- PROBLEM TO WORK ON -
I need all of the entries printed exactly.

Collected data
####
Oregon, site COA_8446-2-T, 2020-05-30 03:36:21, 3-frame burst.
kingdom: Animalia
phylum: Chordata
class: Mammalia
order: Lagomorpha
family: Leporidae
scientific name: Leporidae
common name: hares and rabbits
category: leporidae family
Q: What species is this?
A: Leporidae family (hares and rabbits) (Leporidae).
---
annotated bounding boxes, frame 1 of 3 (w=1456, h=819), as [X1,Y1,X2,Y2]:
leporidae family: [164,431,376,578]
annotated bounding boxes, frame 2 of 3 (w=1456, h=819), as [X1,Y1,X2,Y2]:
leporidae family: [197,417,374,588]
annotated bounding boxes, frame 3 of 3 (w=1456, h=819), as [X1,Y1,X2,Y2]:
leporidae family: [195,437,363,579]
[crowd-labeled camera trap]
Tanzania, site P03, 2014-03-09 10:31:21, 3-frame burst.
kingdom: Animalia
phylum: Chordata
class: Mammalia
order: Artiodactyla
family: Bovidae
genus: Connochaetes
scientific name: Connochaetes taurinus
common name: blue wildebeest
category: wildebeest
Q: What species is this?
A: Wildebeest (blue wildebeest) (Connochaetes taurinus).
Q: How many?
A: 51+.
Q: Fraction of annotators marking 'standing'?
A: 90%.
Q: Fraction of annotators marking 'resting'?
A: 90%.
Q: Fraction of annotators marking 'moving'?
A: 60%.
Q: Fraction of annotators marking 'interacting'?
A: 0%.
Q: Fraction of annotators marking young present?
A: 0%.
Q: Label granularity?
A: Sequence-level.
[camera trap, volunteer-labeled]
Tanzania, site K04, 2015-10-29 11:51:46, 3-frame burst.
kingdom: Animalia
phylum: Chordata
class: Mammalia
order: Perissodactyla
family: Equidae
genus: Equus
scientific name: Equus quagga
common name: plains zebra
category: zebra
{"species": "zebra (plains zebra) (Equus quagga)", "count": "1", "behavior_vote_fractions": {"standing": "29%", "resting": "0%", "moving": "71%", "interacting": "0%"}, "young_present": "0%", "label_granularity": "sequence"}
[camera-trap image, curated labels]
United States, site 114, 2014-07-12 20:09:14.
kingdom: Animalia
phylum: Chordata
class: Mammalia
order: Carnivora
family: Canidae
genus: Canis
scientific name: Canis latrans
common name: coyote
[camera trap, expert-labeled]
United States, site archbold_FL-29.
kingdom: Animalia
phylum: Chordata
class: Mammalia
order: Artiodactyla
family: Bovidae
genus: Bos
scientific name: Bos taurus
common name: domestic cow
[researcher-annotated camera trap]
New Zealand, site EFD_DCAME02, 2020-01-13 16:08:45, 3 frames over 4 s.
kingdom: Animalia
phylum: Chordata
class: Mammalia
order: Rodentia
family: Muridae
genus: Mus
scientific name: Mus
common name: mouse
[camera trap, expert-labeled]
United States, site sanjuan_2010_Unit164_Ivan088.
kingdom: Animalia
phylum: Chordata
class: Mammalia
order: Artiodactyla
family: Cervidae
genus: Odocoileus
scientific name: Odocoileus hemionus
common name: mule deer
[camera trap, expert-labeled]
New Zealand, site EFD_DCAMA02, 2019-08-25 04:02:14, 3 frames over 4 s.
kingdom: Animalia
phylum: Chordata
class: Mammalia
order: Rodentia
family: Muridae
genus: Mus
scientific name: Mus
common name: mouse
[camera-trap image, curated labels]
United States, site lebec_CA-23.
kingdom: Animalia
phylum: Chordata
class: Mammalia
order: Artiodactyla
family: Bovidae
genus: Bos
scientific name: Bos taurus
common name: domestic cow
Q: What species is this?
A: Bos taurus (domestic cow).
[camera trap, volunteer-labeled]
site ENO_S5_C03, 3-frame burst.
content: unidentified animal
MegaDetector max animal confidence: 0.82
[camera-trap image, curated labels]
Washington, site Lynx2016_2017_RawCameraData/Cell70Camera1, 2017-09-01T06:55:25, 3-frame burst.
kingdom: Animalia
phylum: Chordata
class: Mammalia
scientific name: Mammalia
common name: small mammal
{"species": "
####
- OUTPUT OF THE TASK -
Oregon, site COA_8446-2-T, 2020-05-30 03:36:21, 3-frame burst.
kingdom: Animalia
phylum: Chordata
class: Mammalia
order: Lagomorpha
family: Leporidae
scientific name: Leporidae
common name: hares and rabbits
category: leporidae family
Q: What species is this?
A: Leporidae family (hares and rabbits) (Leporidae).
---
annotated bounding boxes, frame 1 of 3 (w=1456, h=819), as [X1,Y1,X2,Y2]:
leporidae family: [164,431,376,578]
annotated bounding boxes, frame 2 of 3 (w=1456, h=819), as [X1,Y1,X2,Y2]:
leporidae family: [197,417,374,588]
annotated bounding boxes, frame 3 of 3 (w=1456, h=819), as [X1,Y1,X2,Y2]:
leporidae family: [195,437,363,579]
[crowd-labeled camera trap]
Tanzania, site P03, 2014-03-09 10:31:21, 3-frame burst.
kingdom: Animalia
phylum: Chordata
class: Mammalia
order: Artiodactyla
family: Bovidae
genus: Connochaetes
scientific name: Connochaetes taurinus
common name: blue wildebeest
category: wildebeest
Q: What species is this?
A: Wildebeest (blue wildebeest) (Connochaetes taurinus).
Q: How many?
A: 51+.
Q: Fraction of annotators marking 'standing'?
A: 90%.
Q: Fraction of annotators marking 'resting'?
A: 90%.
Q: Fraction of annotators marking 'moving'?
A: 60%.
Q: Fraction of annotators marking 'interacting'?
A: 0%.
Q: Fraction of annotators marking young present?
A: 0%.
Q: Label granularity?
A: Sequence-level.
[camera trap, volunteer-labeled]
Tanzania, site K04, 2015-10-29 11:51:46, 3-frame burst.
kingdom: Animalia
phylum: Chordata
class: Mammalia
order: Perissodactyla
family: Equidae
genus: Equus
scientific name: Equus quagga
common name: plains zebra
category: zebra
{"species": "zebra (plains zebra) (Equus quagga)", "count": "1", "behavior_vote_fractions": {"standing": "29%", "resting": "0%", "moving": "71%", "interacting": "0%"}, "young_present": "0%", "label_granularity": "sequence"}
[camera-trap image, curated labels]
United States, site 114, 2014-07-12 20:09:14.
kingdom: Animalia
phylum: Chordata
class: Mammalia
order: Carnivora
family: Canidae
genus: Canis
scientific name: Canis latrans
common name: coyote
[camera trap, expert-labeled]
United States, site archbold_FL-29.
kingdom: Animalia
phylum: Chordata
class: Mammalia
order: Artiodactyla
family: Bovidae
genus: Bos
scientific name: Bos taurus
common name: domestic cow
[researcher-annotated camera trap]
New Zealand, site EFD_DCAME02, 2020-01-13 16:08:45, 3 frames over 4 s.
kingdom: Animalia
phylum: Chordata
class: Mammalia
order: Rodentia
family: Muridae
genus: Mus
scientific name: Mus
common name: mouse
[camera trap, expert-labeled]
United States, site sanjuan_2010_Unit164_Ivan088.
kingdom: Animalia
phylum: Chordata
class: Mammalia
order: Artiodactyla
family: Cervidae
genus: Odocoileus
scientific name: Odocoileus hemionus
common name: mule deer
[camera trap, expert-labeled]
New Zealand, site EFD_DCAMA02, 2019-08-25 04:02:14, 3 frames over 4 s.
kingdom: Animalia
phylum: Chordata
class: Mammalia
order: Rodentia
family: Muridae
genus: Mus
scientific name: Mus
common name: mouse
[camera-trap image, curated labels]
United States, site lebec_CA-23.
kingdom: Animalia
phylum: Chordata
class: Mammalia
order: Artiodactyla
family: Bovidae
genus: Bos
scientific name: Bos taurus
common name: domestic cow
Q: What species is this?
A: Bos taurus (domestic cow).
[camera trap, volunteer-labeled]
site ENO_S5_C03, 3-frame burst.
content: unidentified animal
MegaDetector max animal confidence: 0.82
[camera-trap image, curated labels]
Washington, site Lynx2016_2017_RawCameraData/Cell70Camera1, 2017-09-01T06:55:25, 3-frame burst.
kingdom: Animalia
phylum: Chordata
class: Mammalia
scientific name: Mammalia
common name: small mammal
{"species": "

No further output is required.